The architect Daniel Libeskind, who created the master plan for the World Trade Center site and who designed a building for London Metropolitan University, said that as both cities have construction crews transforming, or adding to, their skylines, they are aware of good architecture. Londoners, he said, are more concerned with preserving history with new building. New Yorkers are more willing to be bold.

He said the two-year-old “Gherkin Building” that Norman Foster designed in London, which looks like a giant glass pickle, has broken the image “of what London used to be.” Lord Foster’s addition to the Hearst Building on West 57th Street in Manhattan has a similar glass and grid exterior.

For London, beating out New York for the 2012 Olympics was a major triumph.With six years to prepare for the games, the city is planning more than $7 billion in development, including athletic venues, housing, and retail.

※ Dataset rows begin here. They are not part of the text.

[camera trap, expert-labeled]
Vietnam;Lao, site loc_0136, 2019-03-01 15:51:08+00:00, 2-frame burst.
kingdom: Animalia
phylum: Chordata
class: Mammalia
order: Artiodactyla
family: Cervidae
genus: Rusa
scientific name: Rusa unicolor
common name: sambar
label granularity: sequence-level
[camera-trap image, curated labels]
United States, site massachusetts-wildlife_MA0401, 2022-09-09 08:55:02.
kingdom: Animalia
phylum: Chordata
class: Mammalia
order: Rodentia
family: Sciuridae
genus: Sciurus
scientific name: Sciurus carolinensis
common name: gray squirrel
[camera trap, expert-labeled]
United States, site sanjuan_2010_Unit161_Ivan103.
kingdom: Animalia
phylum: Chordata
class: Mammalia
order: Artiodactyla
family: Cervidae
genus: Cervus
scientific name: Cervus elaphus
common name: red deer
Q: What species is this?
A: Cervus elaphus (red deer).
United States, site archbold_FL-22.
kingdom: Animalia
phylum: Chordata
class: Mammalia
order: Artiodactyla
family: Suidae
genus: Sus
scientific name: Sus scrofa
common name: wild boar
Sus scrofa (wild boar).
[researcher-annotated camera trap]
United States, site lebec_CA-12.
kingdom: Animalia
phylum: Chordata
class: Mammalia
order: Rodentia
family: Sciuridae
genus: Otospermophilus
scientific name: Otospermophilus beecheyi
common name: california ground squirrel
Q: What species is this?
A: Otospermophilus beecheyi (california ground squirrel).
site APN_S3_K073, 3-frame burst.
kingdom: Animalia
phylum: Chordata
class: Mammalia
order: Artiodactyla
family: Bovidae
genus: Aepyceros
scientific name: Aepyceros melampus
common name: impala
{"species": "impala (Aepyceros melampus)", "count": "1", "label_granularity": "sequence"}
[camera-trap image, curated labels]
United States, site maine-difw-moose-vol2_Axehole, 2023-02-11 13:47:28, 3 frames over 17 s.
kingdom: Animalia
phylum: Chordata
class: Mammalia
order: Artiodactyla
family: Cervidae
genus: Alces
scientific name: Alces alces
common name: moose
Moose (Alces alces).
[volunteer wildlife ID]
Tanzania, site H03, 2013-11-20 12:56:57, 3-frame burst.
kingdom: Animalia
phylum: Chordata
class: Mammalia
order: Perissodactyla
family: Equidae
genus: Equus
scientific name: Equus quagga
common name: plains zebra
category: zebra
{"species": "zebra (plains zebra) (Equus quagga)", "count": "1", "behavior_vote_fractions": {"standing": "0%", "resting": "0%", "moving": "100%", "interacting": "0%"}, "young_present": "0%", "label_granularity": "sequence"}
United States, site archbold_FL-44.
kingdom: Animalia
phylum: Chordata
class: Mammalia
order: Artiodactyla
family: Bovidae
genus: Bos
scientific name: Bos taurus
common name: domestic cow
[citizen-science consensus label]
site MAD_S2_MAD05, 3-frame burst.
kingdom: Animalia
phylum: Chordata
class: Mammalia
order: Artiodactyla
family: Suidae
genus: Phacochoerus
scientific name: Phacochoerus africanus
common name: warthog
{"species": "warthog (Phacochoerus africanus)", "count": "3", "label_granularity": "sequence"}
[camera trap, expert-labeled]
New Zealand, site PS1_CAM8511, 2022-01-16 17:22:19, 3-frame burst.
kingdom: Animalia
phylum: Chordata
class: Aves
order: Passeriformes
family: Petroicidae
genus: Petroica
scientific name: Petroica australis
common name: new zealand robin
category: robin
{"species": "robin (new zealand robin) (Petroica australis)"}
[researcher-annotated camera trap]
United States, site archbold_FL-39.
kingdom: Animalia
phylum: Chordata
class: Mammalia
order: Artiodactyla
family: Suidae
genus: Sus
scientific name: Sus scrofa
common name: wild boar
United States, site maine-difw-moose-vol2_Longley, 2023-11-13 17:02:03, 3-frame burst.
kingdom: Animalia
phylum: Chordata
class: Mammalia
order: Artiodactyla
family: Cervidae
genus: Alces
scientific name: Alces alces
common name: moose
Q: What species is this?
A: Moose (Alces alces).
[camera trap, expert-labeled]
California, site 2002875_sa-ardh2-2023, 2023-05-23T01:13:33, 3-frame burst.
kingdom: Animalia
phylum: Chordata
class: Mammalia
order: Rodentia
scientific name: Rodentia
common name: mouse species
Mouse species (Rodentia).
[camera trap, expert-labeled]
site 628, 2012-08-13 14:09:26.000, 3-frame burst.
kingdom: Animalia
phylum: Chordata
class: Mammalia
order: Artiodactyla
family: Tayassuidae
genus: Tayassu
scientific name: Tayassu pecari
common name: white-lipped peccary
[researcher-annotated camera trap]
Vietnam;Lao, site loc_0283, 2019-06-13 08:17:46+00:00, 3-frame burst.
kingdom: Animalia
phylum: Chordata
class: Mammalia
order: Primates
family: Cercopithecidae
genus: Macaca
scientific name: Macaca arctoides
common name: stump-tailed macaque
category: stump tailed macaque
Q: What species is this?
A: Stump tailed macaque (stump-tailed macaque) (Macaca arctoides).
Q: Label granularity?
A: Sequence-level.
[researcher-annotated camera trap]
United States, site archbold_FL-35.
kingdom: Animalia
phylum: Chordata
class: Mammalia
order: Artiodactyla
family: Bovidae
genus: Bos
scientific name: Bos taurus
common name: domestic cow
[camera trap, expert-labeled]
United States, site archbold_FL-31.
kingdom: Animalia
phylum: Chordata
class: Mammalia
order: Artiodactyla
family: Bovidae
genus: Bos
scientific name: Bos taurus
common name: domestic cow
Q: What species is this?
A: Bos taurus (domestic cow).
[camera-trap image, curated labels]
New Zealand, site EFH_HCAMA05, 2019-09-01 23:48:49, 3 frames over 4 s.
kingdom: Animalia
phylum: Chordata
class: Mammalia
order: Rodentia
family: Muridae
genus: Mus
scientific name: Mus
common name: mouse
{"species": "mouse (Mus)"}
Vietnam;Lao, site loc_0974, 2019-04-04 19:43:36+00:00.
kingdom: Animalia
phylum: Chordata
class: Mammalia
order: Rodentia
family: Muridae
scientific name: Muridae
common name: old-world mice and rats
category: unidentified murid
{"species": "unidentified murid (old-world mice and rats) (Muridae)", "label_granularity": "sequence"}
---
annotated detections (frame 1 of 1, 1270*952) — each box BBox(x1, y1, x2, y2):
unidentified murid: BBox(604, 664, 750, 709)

While some in New York have suggested “congestion pricing” in Manhattan to reduce traffic in Midtown during the week, London started using the system in 2003. That city charges drivers for bringing cars into the center of the town. The initiative, which was pushed by London’s mayor, Ken Livingstone, has drastically cut back on traffic.

Mr. Bloomberg has said the idea is not on the table here. Instead, he has proposed reinstating the commuter tax, which was repealed in 1999.

Shows regularly go back and forth between theater districts in London and New York. The latest swap was the “History Boys,” in New York for “Avenue Q” in London.The two were hugely successful in their original cities and are drawing big crowds in their new locations.

There has even been talk of the British department stores Harrods or Harvey Nichols opening up in the New York landmark Plaza Hotel, while the Financial Times this weekend reported that Barneys New York will open its first overseas store in West London. Virgin Megastores sells music in Times Square and Union Square in Manhattan and at Piccadilly and Kensington in London.

There are differences between the two cities. The director of the Rothermere American Institute at Oxford University, Paul Giles, said London does not have the same “service culture” that New York and America has. He said stores close early, and the city is more spread out than New York, making it more difficult to get around.

“You’ll go into either London and New York and you’ll find a Virgin Megastore and a you’ll find Starbucks, but I think on a deeper level London is still a microcosm of England,” he said. He said most international cities now look more like one another than the small towns that surround them.

But the similarities are growing, and hard to ignore.

The general manager for BBC America, Kathryn Mitchell, said more American talent agencies are scouting in Britain and elsewhere to find the next television hit like “The Office,” which prompted an American spinoff.

“We’ve got a lot in common — originally because you came from us,” she said.